In Lettland wird der Verteidungsunterricht ab dem Schuljahr 2025/2026 für Schülerinnen und Schüler der zehnten und elften Klassen verpflichtend. Dies berichtet Tagesschau. In einem Gymnasium in Sigulda, das etwa eine Autostunde von der Hauptstadt Riga entfernt ist, lernen die Schülerinnen den Umgang mit Gewehren, allerdings ohne Patronen, um die Sicherheit zu gewährleisten. Der Unterricht zielt darauf ab, die junge Generation auf den Umgang mit Waffen vorzubereiten. Rund 25 Prozent der lettischen Bevölkerung gehört zur russischsprachigen Minderheit, und das Land sieht sich aufgrund seiner geographischen Lage und der aktuellen politischen Situation in unmittelbarer Gefahr.
Schuldirektor Rudolfs Kalvans hebt die Notwendigkeit des Verteidigungsunterrichts in der aktuellen Weltlage hervor. Einige Schülerinnen, wie Katrina und Romija, berichten, dass es sich für sie normal anfühlt, eine Waffe zu halten, und sie möchten sich auf mögliche zukünftige Ereignisse vorbereiten. Neben dem Waffenunterricht gehören auch Orientierungstrainings ohne GPS oder Handys zum Programm, wobei stattdessen ein Kompass benutzt wird.

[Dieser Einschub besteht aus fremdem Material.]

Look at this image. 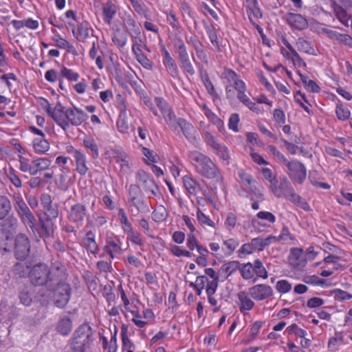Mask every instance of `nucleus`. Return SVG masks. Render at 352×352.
Instances as JSON below:
<instances>
[{
    "label": "nucleus",
    "mask_w": 352,
    "mask_h": 352,
    "mask_svg": "<svg viewBox=\"0 0 352 352\" xmlns=\"http://www.w3.org/2000/svg\"><path fill=\"white\" fill-rule=\"evenodd\" d=\"M43 101L47 104V113L65 131L70 125L78 126L88 118V115L77 107L66 108L61 103L58 102L55 107L52 109L46 99H43Z\"/></svg>",
    "instance_id": "obj_1"
},
{
    "label": "nucleus",
    "mask_w": 352,
    "mask_h": 352,
    "mask_svg": "<svg viewBox=\"0 0 352 352\" xmlns=\"http://www.w3.org/2000/svg\"><path fill=\"white\" fill-rule=\"evenodd\" d=\"M188 158L198 174L206 179L222 182L223 176L220 169L209 157L199 151H192L188 153Z\"/></svg>",
    "instance_id": "obj_2"
},
{
    "label": "nucleus",
    "mask_w": 352,
    "mask_h": 352,
    "mask_svg": "<svg viewBox=\"0 0 352 352\" xmlns=\"http://www.w3.org/2000/svg\"><path fill=\"white\" fill-rule=\"evenodd\" d=\"M93 331L87 323L80 324L73 333L67 352H86L92 342Z\"/></svg>",
    "instance_id": "obj_3"
},
{
    "label": "nucleus",
    "mask_w": 352,
    "mask_h": 352,
    "mask_svg": "<svg viewBox=\"0 0 352 352\" xmlns=\"http://www.w3.org/2000/svg\"><path fill=\"white\" fill-rule=\"evenodd\" d=\"M128 204L129 206L136 208L138 212L146 214L150 212L148 205L140 186L131 184L128 188Z\"/></svg>",
    "instance_id": "obj_4"
},
{
    "label": "nucleus",
    "mask_w": 352,
    "mask_h": 352,
    "mask_svg": "<svg viewBox=\"0 0 352 352\" xmlns=\"http://www.w3.org/2000/svg\"><path fill=\"white\" fill-rule=\"evenodd\" d=\"M14 208L21 221L29 227L33 232L36 230V218L31 212L21 195L16 196Z\"/></svg>",
    "instance_id": "obj_5"
},
{
    "label": "nucleus",
    "mask_w": 352,
    "mask_h": 352,
    "mask_svg": "<svg viewBox=\"0 0 352 352\" xmlns=\"http://www.w3.org/2000/svg\"><path fill=\"white\" fill-rule=\"evenodd\" d=\"M50 275L51 272L48 265L38 263L31 268L30 280L35 286H43L52 280Z\"/></svg>",
    "instance_id": "obj_6"
},
{
    "label": "nucleus",
    "mask_w": 352,
    "mask_h": 352,
    "mask_svg": "<svg viewBox=\"0 0 352 352\" xmlns=\"http://www.w3.org/2000/svg\"><path fill=\"white\" fill-rule=\"evenodd\" d=\"M30 241L25 234H19L14 239V256L17 260H25L29 255Z\"/></svg>",
    "instance_id": "obj_7"
},
{
    "label": "nucleus",
    "mask_w": 352,
    "mask_h": 352,
    "mask_svg": "<svg viewBox=\"0 0 352 352\" xmlns=\"http://www.w3.org/2000/svg\"><path fill=\"white\" fill-rule=\"evenodd\" d=\"M72 289L66 283H58L54 292V304L59 308L65 307L69 302L71 297Z\"/></svg>",
    "instance_id": "obj_8"
},
{
    "label": "nucleus",
    "mask_w": 352,
    "mask_h": 352,
    "mask_svg": "<svg viewBox=\"0 0 352 352\" xmlns=\"http://www.w3.org/2000/svg\"><path fill=\"white\" fill-rule=\"evenodd\" d=\"M288 169V176L289 178L298 182L302 184L307 177V169L305 165L299 161H288L285 164Z\"/></svg>",
    "instance_id": "obj_9"
},
{
    "label": "nucleus",
    "mask_w": 352,
    "mask_h": 352,
    "mask_svg": "<svg viewBox=\"0 0 352 352\" xmlns=\"http://www.w3.org/2000/svg\"><path fill=\"white\" fill-rule=\"evenodd\" d=\"M87 207L80 203L72 205L68 214L69 221L78 227L81 226L87 217Z\"/></svg>",
    "instance_id": "obj_10"
},
{
    "label": "nucleus",
    "mask_w": 352,
    "mask_h": 352,
    "mask_svg": "<svg viewBox=\"0 0 352 352\" xmlns=\"http://www.w3.org/2000/svg\"><path fill=\"white\" fill-rule=\"evenodd\" d=\"M137 179L143 185L146 192H151L154 196L160 195V189L154 179L145 171L140 170L136 173Z\"/></svg>",
    "instance_id": "obj_11"
},
{
    "label": "nucleus",
    "mask_w": 352,
    "mask_h": 352,
    "mask_svg": "<svg viewBox=\"0 0 352 352\" xmlns=\"http://www.w3.org/2000/svg\"><path fill=\"white\" fill-rule=\"evenodd\" d=\"M237 175L240 179L241 182L255 195V197L261 200L263 199V195L257 187L258 183L254 180L252 176L245 172L244 170H239L237 172Z\"/></svg>",
    "instance_id": "obj_12"
},
{
    "label": "nucleus",
    "mask_w": 352,
    "mask_h": 352,
    "mask_svg": "<svg viewBox=\"0 0 352 352\" xmlns=\"http://www.w3.org/2000/svg\"><path fill=\"white\" fill-rule=\"evenodd\" d=\"M250 296L255 300H263L273 295L272 288L266 284H258L248 289Z\"/></svg>",
    "instance_id": "obj_13"
},
{
    "label": "nucleus",
    "mask_w": 352,
    "mask_h": 352,
    "mask_svg": "<svg viewBox=\"0 0 352 352\" xmlns=\"http://www.w3.org/2000/svg\"><path fill=\"white\" fill-rule=\"evenodd\" d=\"M283 19L292 29L302 30L308 26L307 19L300 14L288 12L283 16Z\"/></svg>",
    "instance_id": "obj_14"
},
{
    "label": "nucleus",
    "mask_w": 352,
    "mask_h": 352,
    "mask_svg": "<svg viewBox=\"0 0 352 352\" xmlns=\"http://www.w3.org/2000/svg\"><path fill=\"white\" fill-rule=\"evenodd\" d=\"M163 56V64L167 72L174 78L179 76V69L175 60L173 58L164 46L161 48Z\"/></svg>",
    "instance_id": "obj_15"
},
{
    "label": "nucleus",
    "mask_w": 352,
    "mask_h": 352,
    "mask_svg": "<svg viewBox=\"0 0 352 352\" xmlns=\"http://www.w3.org/2000/svg\"><path fill=\"white\" fill-rule=\"evenodd\" d=\"M106 245L104 250L111 258H113L116 255L120 254L122 252L121 248L122 242L117 236H107L105 239Z\"/></svg>",
    "instance_id": "obj_16"
},
{
    "label": "nucleus",
    "mask_w": 352,
    "mask_h": 352,
    "mask_svg": "<svg viewBox=\"0 0 352 352\" xmlns=\"http://www.w3.org/2000/svg\"><path fill=\"white\" fill-rule=\"evenodd\" d=\"M179 127L186 138L192 143H196V130L195 127L185 119L179 118L177 120V129Z\"/></svg>",
    "instance_id": "obj_17"
},
{
    "label": "nucleus",
    "mask_w": 352,
    "mask_h": 352,
    "mask_svg": "<svg viewBox=\"0 0 352 352\" xmlns=\"http://www.w3.org/2000/svg\"><path fill=\"white\" fill-rule=\"evenodd\" d=\"M283 196L294 204L298 206L302 200V197L298 195L291 183L288 179H283Z\"/></svg>",
    "instance_id": "obj_18"
},
{
    "label": "nucleus",
    "mask_w": 352,
    "mask_h": 352,
    "mask_svg": "<svg viewBox=\"0 0 352 352\" xmlns=\"http://www.w3.org/2000/svg\"><path fill=\"white\" fill-rule=\"evenodd\" d=\"M331 5L333 10L335 16L339 21L344 25L349 27L352 17L348 14L346 10V8H344L342 6L339 5L334 1H331Z\"/></svg>",
    "instance_id": "obj_19"
},
{
    "label": "nucleus",
    "mask_w": 352,
    "mask_h": 352,
    "mask_svg": "<svg viewBox=\"0 0 352 352\" xmlns=\"http://www.w3.org/2000/svg\"><path fill=\"white\" fill-rule=\"evenodd\" d=\"M223 78L235 90L245 85V82L240 78L239 76L232 69L225 68L223 72Z\"/></svg>",
    "instance_id": "obj_20"
},
{
    "label": "nucleus",
    "mask_w": 352,
    "mask_h": 352,
    "mask_svg": "<svg viewBox=\"0 0 352 352\" xmlns=\"http://www.w3.org/2000/svg\"><path fill=\"white\" fill-rule=\"evenodd\" d=\"M204 26L207 33V35L214 47V50L218 52H222V45L220 43L217 34V30L213 24H208L204 22Z\"/></svg>",
    "instance_id": "obj_21"
},
{
    "label": "nucleus",
    "mask_w": 352,
    "mask_h": 352,
    "mask_svg": "<svg viewBox=\"0 0 352 352\" xmlns=\"http://www.w3.org/2000/svg\"><path fill=\"white\" fill-rule=\"evenodd\" d=\"M240 263L238 261H230L223 264L218 273L224 279H227L230 275L240 269Z\"/></svg>",
    "instance_id": "obj_22"
},
{
    "label": "nucleus",
    "mask_w": 352,
    "mask_h": 352,
    "mask_svg": "<svg viewBox=\"0 0 352 352\" xmlns=\"http://www.w3.org/2000/svg\"><path fill=\"white\" fill-rule=\"evenodd\" d=\"M54 42L55 45L60 48L65 50L68 53L73 54L74 56H78V53L75 47L69 43L66 39L63 38L59 34H55L52 38Z\"/></svg>",
    "instance_id": "obj_23"
},
{
    "label": "nucleus",
    "mask_w": 352,
    "mask_h": 352,
    "mask_svg": "<svg viewBox=\"0 0 352 352\" xmlns=\"http://www.w3.org/2000/svg\"><path fill=\"white\" fill-rule=\"evenodd\" d=\"M249 292L247 293L245 291H241L236 294L239 299V306L241 312H243V311H250L254 307L255 303L249 297Z\"/></svg>",
    "instance_id": "obj_24"
},
{
    "label": "nucleus",
    "mask_w": 352,
    "mask_h": 352,
    "mask_svg": "<svg viewBox=\"0 0 352 352\" xmlns=\"http://www.w3.org/2000/svg\"><path fill=\"white\" fill-rule=\"evenodd\" d=\"M90 31L93 32L88 21H84L77 25L76 35H73L78 41H85L89 37Z\"/></svg>",
    "instance_id": "obj_25"
},
{
    "label": "nucleus",
    "mask_w": 352,
    "mask_h": 352,
    "mask_svg": "<svg viewBox=\"0 0 352 352\" xmlns=\"http://www.w3.org/2000/svg\"><path fill=\"white\" fill-rule=\"evenodd\" d=\"M30 265L27 262H17L12 267V274L19 278L30 277Z\"/></svg>",
    "instance_id": "obj_26"
},
{
    "label": "nucleus",
    "mask_w": 352,
    "mask_h": 352,
    "mask_svg": "<svg viewBox=\"0 0 352 352\" xmlns=\"http://www.w3.org/2000/svg\"><path fill=\"white\" fill-rule=\"evenodd\" d=\"M76 165V170L82 176L85 175L89 171L87 157L84 152L81 151L74 158Z\"/></svg>",
    "instance_id": "obj_27"
},
{
    "label": "nucleus",
    "mask_w": 352,
    "mask_h": 352,
    "mask_svg": "<svg viewBox=\"0 0 352 352\" xmlns=\"http://www.w3.org/2000/svg\"><path fill=\"white\" fill-rule=\"evenodd\" d=\"M83 244L87 252L93 254H98L99 248L95 240V233L92 230L87 232L83 239Z\"/></svg>",
    "instance_id": "obj_28"
},
{
    "label": "nucleus",
    "mask_w": 352,
    "mask_h": 352,
    "mask_svg": "<svg viewBox=\"0 0 352 352\" xmlns=\"http://www.w3.org/2000/svg\"><path fill=\"white\" fill-rule=\"evenodd\" d=\"M199 76L202 82L208 91V93L214 98H218L219 95L217 93L214 87L209 78L208 74L206 70L203 69V67L199 68Z\"/></svg>",
    "instance_id": "obj_29"
},
{
    "label": "nucleus",
    "mask_w": 352,
    "mask_h": 352,
    "mask_svg": "<svg viewBox=\"0 0 352 352\" xmlns=\"http://www.w3.org/2000/svg\"><path fill=\"white\" fill-rule=\"evenodd\" d=\"M56 331L62 336H67L72 329V321L68 316H63L57 322Z\"/></svg>",
    "instance_id": "obj_30"
},
{
    "label": "nucleus",
    "mask_w": 352,
    "mask_h": 352,
    "mask_svg": "<svg viewBox=\"0 0 352 352\" xmlns=\"http://www.w3.org/2000/svg\"><path fill=\"white\" fill-rule=\"evenodd\" d=\"M275 239V236L270 235L265 239H263L261 237L254 238L251 240V242L254 250L263 251L271 243H274Z\"/></svg>",
    "instance_id": "obj_31"
},
{
    "label": "nucleus",
    "mask_w": 352,
    "mask_h": 352,
    "mask_svg": "<svg viewBox=\"0 0 352 352\" xmlns=\"http://www.w3.org/2000/svg\"><path fill=\"white\" fill-rule=\"evenodd\" d=\"M125 27L132 38L140 37V29L135 20L131 16L125 19Z\"/></svg>",
    "instance_id": "obj_32"
},
{
    "label": "nucleus",
    "mask_w": 352,
    "mask_h": 352,
    "mask_svg": "<svg viewBox=\"0 0 352 352\" xmlns=\"http://www.w3.org/2000/svg\"><path fill=\"white\" fill-rule=\"evenodd\" d=\"M50 220H43L41 218H39L38 224L41 229V236L44 239V240L50 239L54 236V228L53 225L50 222Z\"/></svg>",
    "instance_id": "obj_33"
},
{
    "label": "nucleus",
    "mask_w": 352,
    "mask_h": 352,
    "mask_svg": "<svg viewBox=\"0 0 352 352\" xmlns=\"http://www.w3.org/2000/svg\"><path fill=\"white\" fill-rule=\"evenodd\" d=\"M212 150L222 161L223 164L226 165H228L230 164V153L229 149L226 145L220 143Z\"/></svg>",
    "instance_id": "obj_34"
},
{
    "label": "nucleus",
    "mask_w": 352,
    "mask_h": 352,
    "mask_svg": "<svg viewBox=\"0 0 352 352\" xmlns=\"http://www.w3.org/2000/svg\"><path fill=\"white\" fill-rule=\"evenodd\" d=\"M112 41L119 49L123 48L127 43V34L120 29H116L112 36Z\"/></svg>",
    "instance_id": "obj_35"
},
{
    "label": "nucleus",
    "mask_w": 352,
    "mask_h": 352,
    "mask_svg": "<svg viewBox=\"0 0 352 352\" xmlns=\"http://www.w3.org/2000/svg\"><path fill=\"white\" fill-rule=\"evenodd\" d=\"M256 219L254 218L252 220V224L254 227L261 225L258 221V219L265 220L270 223H274L276 221V217L274 214L267 211H260L256 214Z\"/></svg>",
    "instance_id": "obj_36"
},
{
    "label": "nucleus",
    "mask_w": 352,
    "mask_h": 352,
    "mask_svg": "<svg viewBox=\"0 0 352 352\" xmlns=\"http://www.w3.org/2000/svg\"><path fill=\"white\" fill-rule=\"evenodd\" d=\"M303 250L299 248H294L290 250L289 259L293 261L295 266H304L306 261L302 258Z\"/></svg>",
    "instance_id": "obj_37"
},
{
    "label": "nucleus",
    "mask_w": 352,
    "mask_h": 352,
    "mask_svg": "<svg viewBox=\"0 0 352 352\" xmlns=\"http://www.w3.org/2000/svg\"><path fill=\"white\" fill-rule=\"evenodd\" d=\"M166 123L173 131H177V118L172 107L168 108L166 111L162 113Z\"/></svg>",
    "instance_id": "obj_38"
},
{
    "label": "nucleus",
    "mask_w": 352,
    "mask_h": 352,
    "mask_svg": "<svg viewBox=\"0 0 352 352\" xmlns=\"http://www.w3.org/2000/svg\"><path fill=\"white\" fill-rule=\"evenodd\" d=\"M52 164V160L47 157H39L32 160V166L36 170V175L40 172L47 170Z\"/></svg>",
    "instance_id": "obj_39"
},
{
    "label": "nucleus",
    "mask_w": 352,
    "mask_h": 352,
    "mask_svg": "<svg viewBox=\"0 0 352 352\" xmlns=\"http://www.w3.org/2000/svg\"><path fill=\"white\" fill-rule=\"evenodd\" d=\"M12 209L10 199L3 195H0V221L8 216Z\"/></svg>",
    "instance_id": "obj_40"
},
{
    "label": "nucleus",
    "mask_w": 352,
    "mask_h": 352,
    "mask_svg": "<svg viewBox=\"0 0 352 352\" xmlns=\"http://www.w3.org/2000/svg\"><path fill=\"white\" fill-rule=\"evenodd\" d=\"M19 168L23 173H29L30 175H36V170L32 166V160H30L23 156H19Z\"/></svg>",
    "instance_id": "obj_41"
},
{
    "label": "nucleus",
    "mask_w": 352,
    "mask_h": 352,
    "mask_svg": "<svg viewBox=\"0 0 352 352\" xmlns=\"http://www.w3.org/2000/svg\"><path fill=\"white\" fill-rule=\"evenodd\" d=\"M116 13V8L111 1H108L103 7L104 21L111 24V20Z\"/></svg>",
    "instance_id": "obj_42"
},
{
    "label": "nucleus",
    "mask_w": 352,
    "mask_h": 352,
    "mask_svg": "<svg viewBox=\"0 0 352 352\" xmlns=\"http://www.w3.org/2000/svg\"><path fill=\"white\" fill-rule=\"evenodd\" d=\"M84 146L89 149L91 156L94 159H96L99 156V148L96 141L91 137H87L83 140Z\"/></svg>",
    "instance_id": "obj_43"
},
{
    "label": "nucleus",
    "mask_w": 352,
    "mask_h": 352,
    "mask_svg": "<svg viewBox=\"0 0 352 352\" xmlns=\"http://www.w3.org/2000/svg\"><path fill=\"white\" fill-rule=\"evenodd\" d=\"M296 47L300 52L307 53L308 54H314L315 50L311 46L310 43L303 38H298L296 41Z\"/></svg>",
    "instance_id": "obj_44"
},
{
    "label": "nucleus",
    "mask_w": 352,
    "mask_h": 352,
    "mask_svg": "<svg viewBox=\"0 0 352 352\" xmlns=\"http://www.w3.org/2000/svg\"><path fill=\"white\" fill-rule=\"evenodd\" d=\"M246 12L249 18V20L252 25H256L255 20L262 18V12L258 7V4L252 7L246 8Z\"/></svg>",
    "instance_id": "obj_45"
},
{
    "label": "nucleus",
    "mask_w": 352,
    "mask_h": 352,
    "mask_svg": "<svg viewBox=\"0 0 352 352\" xmlns=\"http://www.w3.org/2000/svg\"><path fill=\"white\" fill-rule=\"evenodd\" d=\"M33 146L36 153H44L50 149L49 142L44 138H35Z\"/></svg>",
    "instance_id": "obj_46"
},
{
    "label": "nucleus",
    "mask_w": 352,
    "mask_h": 352,
    "mask_svg": "<svg viewBox=\"0 0 352 352\" xmlns=\"http://www.w3.org/2000/svg\"><path fill=\"white\" fill-rule=\"evenodd\" d=\"M182 180L184 186L188 192L191 195H195L197 192V182L188 175L184 176Z\"/></svg>",
    "instance_id": "obj_47"
},
{
    "label": "nucleus",
    "mask_w": 352,
    "mask_h": 352,
    "mask_svg": "<svg viewBox=\"0 0 352 352\" xmlns=\"http://www.w3.org/2000/svg\"><path fill=\"white\" fill-rule=\"evenodd\" d=\"M254 272L258 277L266 279L268 276L267 272L260 259H256L252 263Z\"/></svg>",
    "instance_id": "obj_48"
},
{
    "label": "nucleus",
    "mask_w": 352,
    "mask_h": 352,
    "mask_svg": "<svg viewBox=\"0 0 352 352\" xmlns=\"http://www.w3.org/2000/svg\"><path fill=\"white\" fill-rule=\"evenodd\" d=\"M337 118L340 120H346L350 118L351 112L348 107L342 104H337L336 108Z\"/></svg>",
    "instance_id": "obj_49"
},
{
    "label": "nucleus",
    "mask_w": 352,
    "mask_h": 352,
    "mask_svg": "<svg viewBox=\"0 0 352 352\" xmlns=\"http://www.w3.org/2000/svg\"><path fill=\"white\" fill-rule=\"evenodd\" d=\"M239 270L242 278L245 280H250L254 277V267L252 263L250 262L243 264Z\"/></svg>",
    "instance_id": "obj_50"
},
{
    "label": "nucleus",
    "mask_w": 352,
    "mask_h": 352,
    "mask_svg": "<svg viewBox=\"0 0 352 352\" xmlns=\"http://www.w3.org/2000/svg\"><path fill=\"white\" fill-rule=\"evenodd\" d=\"M60 75L62 77L65 78L69 81H77L80 77L78 72H76L71 69H68L65 66H62L60 68Z\"/></svg>",
    "instance_id": "obj_51"
},
{
    "label": "nucleus",
    "mask_w": 352,
    "mask_h": 352,
    "mask_svg": "<svg viewBox=\"0 0 352 352\" xmlns=\"http://www.w3.org/2000/svg\"><path fill=\"white\" fill-rule=\"evenodd\" d=\"M164 14L166 16V21L175 31H179L181 26L178 19L172 11H166Z\"/></svg>",
    "instance_id": "obj_52"
},
{
    "label": "nucleus",
    "mask_w": 352,
    "mask_h": 352,
    "mask_svg": "<svg viewBox=\"0 0 352 352\" xmlns=\"http://www.w3.org/2000/svg\"><path fill=\"white\" fill-rule=\"evenodd\" d=\"M18 221L14 216H8L7 218L3 219L1 226L3 228L8 231L14 230L17 226Z\"/></svg>",
    "instance_id": "obj_53"
},
{
    "label": "nucleus",
    "mask_w": 352,
    "mask_h": 352,
    "mask_svg": "<svg viewBox=\"0 0 352 352\" xmlns=\"http://www.w3.org/2000/svg\"><path fill=\"white\" fill-rule=\"evenodd\" d=\"M7 176L10 179V182L16 187L21 188L22 186V182L19 177L16 174L15 169L10 166L7 173Z\"/></svg>",
    "instance_id": "obj_54"
},
{
    "label": "nucleus",
    "mask_w": 352,
    "mask_h": 352,
    "mask_svg": "<svg viewBox=\"0 0 352 352\" xmlns=\"http://www.w3.org/2000/svg\"><path fill=\"white\" fill-rule=\"evenodd\" d=\"M43 209V212L46 216V220L52 221L56 219L58 216V210L56 205L51 204Z\"/></svg>",
    "instance_id": "obj_55"
},
{
    "label": "nucleus",
    "mask_w": 352,
    "mask_h": 352,
    "mask_svg": "<svg viewBox=\"0 0 352 352\" xmlns=\"http://www.w3.org/2000/svg\"><path fill=\"white\" fill-rule=\"evenodd\" d=\"M197 218L199 222L204 226H208L212 228H214V223L206 216L199 208L197 210Z\"/></svg>",
    "instance_id": "obj_56"
},
{
    "label": "nucleus",
    "mask_w": 352,
    "mask_h": 352,
    "mask_svg": "<svg viewBox=\"0 0 352 352\" xmlns=\"http://www.w3.org/2000/svg\"><path fill=\"white\" fill-rule=\"evenodd\" d=\"M121 338L123 349L134 348V344L127 336V328L124 325L121 328Z\"/></svg>",
    "instance_id": "obj_57"
},
{
    "label": "nucleus",
    "mask_w": 352,
    "mask_h": 352,
    "mask_svg": "<svg viewBox=\"0 0 352 352\" xmlns=\"http://www.w3.org/2000/svg\"><path fill=\"white\" fill-rule=\"evenodd\" d=\"M284 179H288L285 176H283V177H280V184H277L272 186H270V191L276 197H283V182Z\"/></svg>",
    "instance_id": "obj_58"
},
{
    "label": "nucleus",
    "mask_w": 352,
    "mask_h": 352,
    "mask_svg": "<svg viewBox=\"0 0 352 352\" xmlns=\"http://www.w3.org/2000/svg\"><path fill=\"white\" fill-rule=\"evenodd\" d=\"M276 289L278 292L285 294L292 289V284L287 280H280L276 283Z\"/></svg>",
    "instance_id": "obj_59"
},
{
    "label": "nucleus",
    "mask_w": 352,
    "mask_h": 352,
    "mask_svg": "<svg viewBox=\"0 0 352 352\" xmlns=\"http://www.w3.org/2000/svg\"><path fill=\"white\" fill-rule=\"evenodd\" d=\"M19 300L21 304L25 306H30L32 303V298L27 287H25L19 292Z\"/></svg>",
    "instance_id": "obj_60"
},
{
    "label": "nucleus",
    "mask_w": 352,
    "mask_h": 352,
    "mask_svg": "<svg viewBox=\"0 0 352 352\" xmlns=\"http://www.w3.org/2000/svg\"><path fill=\"white\" fill-rule=\"evenodd\" d=\"M295 240V237L289 232V228L287 226H283L280 234L278 236H276L275 242L278 241H287V240Z\"/></svg>",
    "instance_id": "obj_61"
},
{
    "label": "nucleus",
    "mask_w": 352,
    "mask_h": 352,
    "mask_svg": "<svg viewBox=\"0 0 352 352\" xmlns=\"http://www.w3.org/2000/svg\"><path fill=\"white\" fill-rule=\"evenodd\" d=\"M117 162L120 164V170L124 173H127L130 170L129 161L126 160L124 154H121L116 158Z\"/></svg>",
    "instance_id": "obj_62"
},
{
    "label": "nucleus",
    "mask_w": 352,
    "mask_h": 352,
    "mask_svg": "<svg viewBox=\"0 0 352 352\" xmlns=\"http://www.w3.org/2000/svg\"><path fill=\"white\" fill-rule=\"evenodd\" d=\"M136 60L144 69L148 70L153 69V63L145 54L139 55V57L137 58Z\"/></svg>",
    "instance_id": "obj_63"
},
{
    "label": "nucleus",
    "mask_w": 352,
    "mask_h": 352,
    "mask_svg": "<svg viewBox=\"0 0 352 352\" xmlns=\"http://www.w3.org/2000/svg\"><path fill=\"white\" fill-rule=\"evenodd\" d=\"M302 281L306 284L313 285H321L325 283L324 280L320 279L316 275L305 276Z\"/></svg>",
    "instance_id": "obj_64"
}]
</instances>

Die Auswirkungen des russischen Einflusses
Lettland reagiert auf die Bedrohung durch Russland nicht nur mit Bildung, sondern auch durch militärische Aufrüstung. Das Land produziert den Transportpanzer Patria 6×6, auch bekannt als „Kampftaxi“, zur Stärkung seiner militärischen Fähigkeiten. Diese Produktion erfolgt in einem Werk im nördlichen Lettland, das seit dem letzten Jahr in Betrieb ist. Ziel ist es, militärische Aufgaben eigenständig zu erfüllen, ohne auf Unterstützung anderer Länder angewiesen zu sein.
Das Spannungsfeld zwischen Lettland und Russland ist historisch gewachsen. Russland spielt seit der Unabhängigkeit der baltischen Staaten in den 1990er Jahren eine zentrale Rolle in ihrer außenpolitischen Ausrichtung. Trotz des Beitritts zu NATO und EU im Jahr 2004 bleibt das Verhältnis angespannt. Vor allem die Ukrainekrise 2014 verstärkte die Ängste der lettischen und anderen baltischen Staaten vor russischer Aggression, was auch die militärische Zusammenarbeit innerhalb der NATO vorantreibt, um die Sicherheit zu erhöhen.

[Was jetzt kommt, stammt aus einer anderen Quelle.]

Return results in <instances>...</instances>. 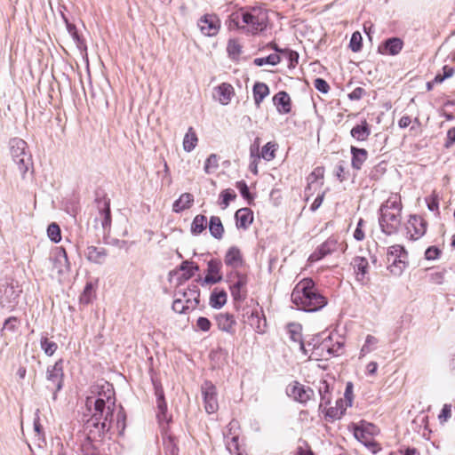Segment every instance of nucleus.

Interne Spannungen und Integration
Ein weiteres Problem ist die Integration der russischsprachigen Minderheit in Lettland, die gesellschaftliche Spannungen mit sich bringt. Wie die Bundeszentrale für politische Bildung aufzeigt, befürworten 66 Prozent der Russischsprachigen in Lettland Russlands Vorgehen in der Ukraine, während dies nur 20 Prozent der Letten unterstützen. Diese Meinungsunterschiede und das Gefühl der Ungleichheit tragen zu einem dominierenden „Diskurs der Gefahr“ in Lettland und den angrenzenden Staaten bei.
Die lettische Regierung hat Russisch als Unterrichtssprache aus den Schulen verbannt und verlangt von russischen Staatsbürgern Sprachtests. Wer diese nicht besteht, muss Lettland verlassen. Dies hat zu zusätzlichen Spannungen geführt, insbesondere in Städten wie Daugavpils, wo überwiegend Russisch gesprochen wird. Initiativen wie die von Natalja Palchevska, die das russischsprachige Medium „Tschajka“ gegründet hat, versuchen, eine neutrale Informationsquelle zu bieten und russischer Propaganda entgegenzuwirken.
Angesichts dieser Entwicklungen müssen Lettland und die anderen baltischen Staaten sowohl ihre militärischen Kapazitäten als auch ihre gesellschaftlichen Strukturen weiter stärken. Die NATO bleibt dabei ein wesentlicher Partner, insbesondere vor dem Hintergrund der neuen sicherheitspolitischen Herausforderungen. Laut CRP Infotec wird eine stärkere europäische Sicherheits- und Verteidigungsidentität angestrebt, um die Abhängigkeit von außereuropäischen Mächten zu verringern und die Sicherheit der Union zu garantieren.